Gaynor Kane

Nella Rose

She’s looking ahead, down Market Street,
and all she sees are walking palms in a dessert 
and what she wants 
is to be a resurrection plant, 
always thirsty, primitive, 
desiccated, but still alive. 

All these flowers 
that dissolve in the rain— 
around every corner is a threat:
of lust, of love, of hate. 
She wishes for a mate;
someone made of clouds.

At the top of Mount Temptation, 
she would kiss his misty lips, 
hydrate herself with just one long hug, 
unfurl her mossy tendrils, 
bright and green and fresh;
once more a rose in Jericho.

Otters

In the lilo dip of a decade-old mattress, 
gliding, dozing off; the rumble of rhythmic snores 
like poolside chatter.

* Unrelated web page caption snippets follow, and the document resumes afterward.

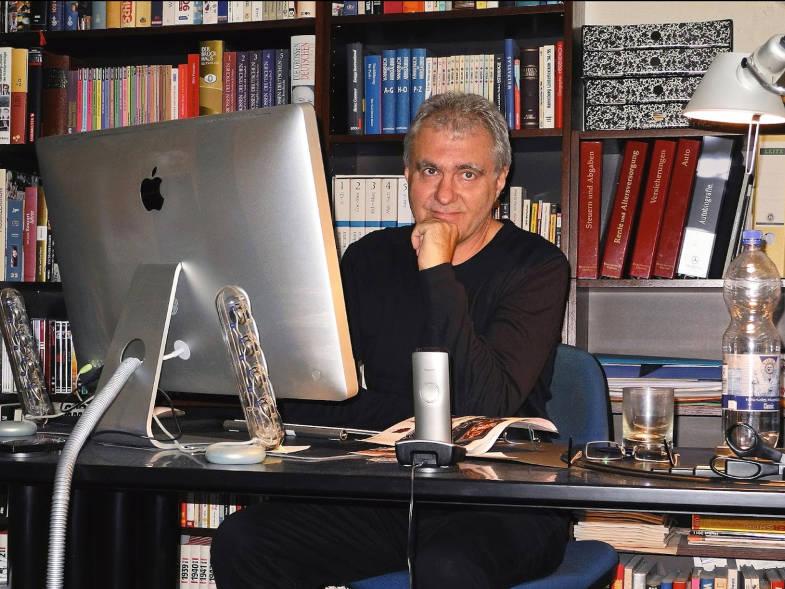 Autor René Zey aus Frechen-Königsdorf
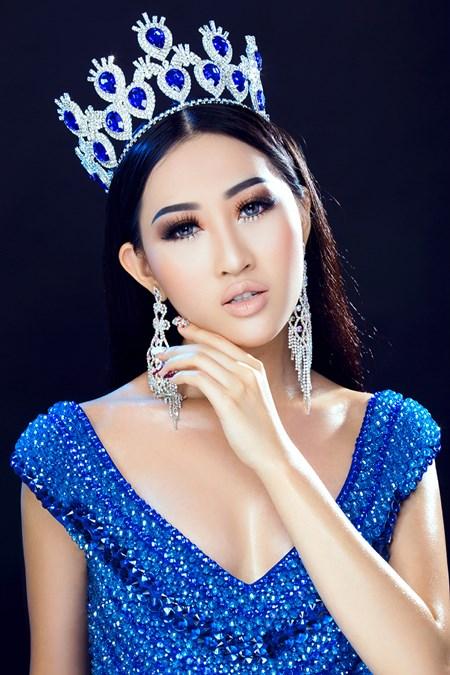Hoa hậu Huỳnh Thuý Anh tái xuất sau thời gian du học - Ảnh 2.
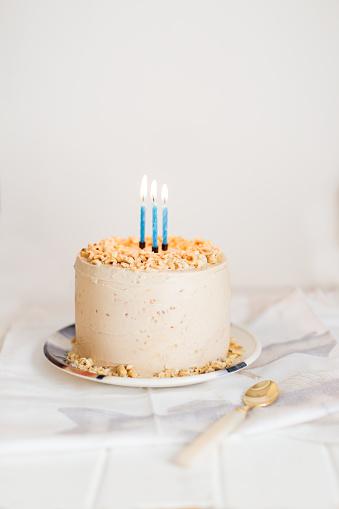 Food Styling「Birthday cake with three candles」:スマホ壁紙(16)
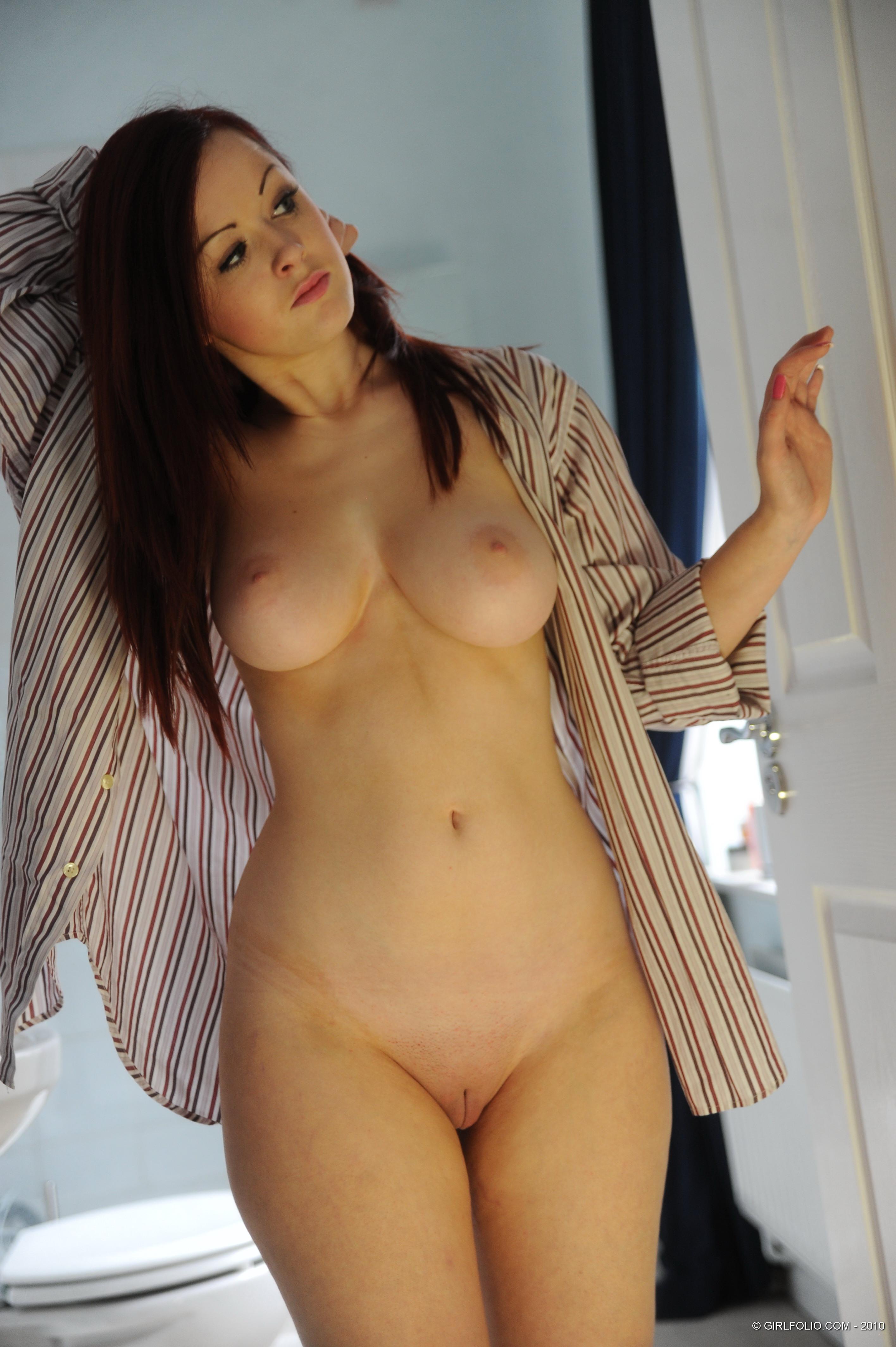 Стриптис с голыми девушками 22 фотография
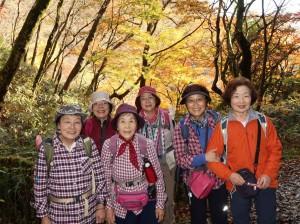 4輝く紅葉と輝く熟女たち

I’m sandman caught, soaring, 
whirling now to fall furiously, a bolt back to berth. 
Hypnic jerk and ghostly impact 
leaves me awake and frightened. 

He does not wake, but even in his sleep 
can sense my distress. He reaches out 
and holds my hand and then we are floating away, 
otters drifting downstream, with their little paws 
linked for fear of separation. 

He leaves briefly to return with a pebble 
to stave winter hunger—blue-grey, 
white veined and heart-shaped. 
I gnaw on it as the sounds of another world 
creep in, the beeps, whirr of engines, 
a maintenance crew carrying out checks.  

Prising my hand from his, I smooth his whiskers, 
wake him gently to roll on his back and wriggle a scratch. 
Later, walking alone along the towpath, 
watching white egret and long-legged heron fishing, 
I catch a flash of bronze fur ripple the river.
Hand in pocket, I hold his heart.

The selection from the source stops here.